LE: Yeah. It's on the one hand that they'll be doing that on the other and then they'll also be saying, but to go faster, you know, this is all about scale and acceleration - to go faster and bigger, if you like, and to be investing in some of the emerging markets, this is what we need from you. Someone described to me this week, now they were an engineer, but they just used this term that we're going from science to engineering - that this is what the COP is. And to a degree I agree, right. We need the engineering, we need to know how to actually get things done. What are the battery technologies or the new technologies that we will get electricity at scale, how will we deal with some of the carbon capture and storage questions, et cetera. Now somewhere between the science and the engineering, I think a few other things that need to happen. We need to finance, we also need the will, the political will and the boardroom will to make that happen.
Why are ERM at COP 27?
LE: So ERM has a delegation going, it will be led by our CEO, Tom Reichert. And why we are at COP is, we believe we have a very strong message around implementation. This is what ERM does. We help companies get things done. We help them set their ambition, but I think more importantly, we actually help them figure out where to put their capital, how to make the decisions that are needed and how to actually help their own companies transition, all the change, change management that goes on and Matt perhaps you can give some examples of the sorts of things that we're helping companies actually do.
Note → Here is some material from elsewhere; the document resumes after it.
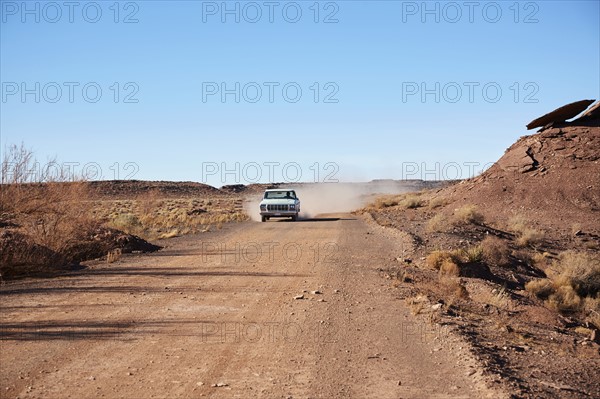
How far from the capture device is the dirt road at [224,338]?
22.6ft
MH: Yeah, it's a good point, Linden. So I'll give you a couple of examples. One is is we're doing a lot of work to help companies execute all the renewables technologies. So we're doing some really innovative stuff. On the one hand, innovative but also just scaling renewables, whether it's offshore wind to hydrogen, just the simple acts of getting trillions of dollars invested into renewable technology. So we're doing that all the time. We're also doing a lot of work helping companies understand where the new technologies are coming from, when they'll be available, what the economics are, when do, when do their own growth trajectories coincide with those new technologies. So that's an increasingly big thing.
LE: So, in terms of kind of what we're actually doing at COP where we're hosting our own events for example, we've got an event about offshore wind, the focus of that is bringing together stakeholders to see about how can we deploy offshore wind in emerging markets at scale. Any country with a coastline basically can look at offshore wind as part of their energy mix going forward. So, we'll be bringing governments, investors, corporates, project developers, supply chains together to figure that question out.
We also have experts who've been invited onto other panels. We have one of our colleagues who's presenting with the Brazilian Government about and the Food and Agriculture Organization. We have another colleague talking about the fertilizer, the decarbonization of the fertilizer industry with the European Bank for Reconstruction and Development with U.S. government agencies who are deploying renewables at scale across emerging markets. Our experts will be appearing on all sorts of panels on those topics, demonstrating how we are bringing action throughout the COP time period that bring real insights and again enable people who aren't on the ground in Egypt to access some of that knowledge, that expertise, that on the ground experience.
And then over the COP period we'll also have kind of feedback from our folks on the ground and from our other. But it's around the world describing and bringing to life all the topics. You know there's so much going on but we'll try and bring really pertinent insights to folks in that period and afterwards the debrief going on. So that's the ERM plan at this point in time.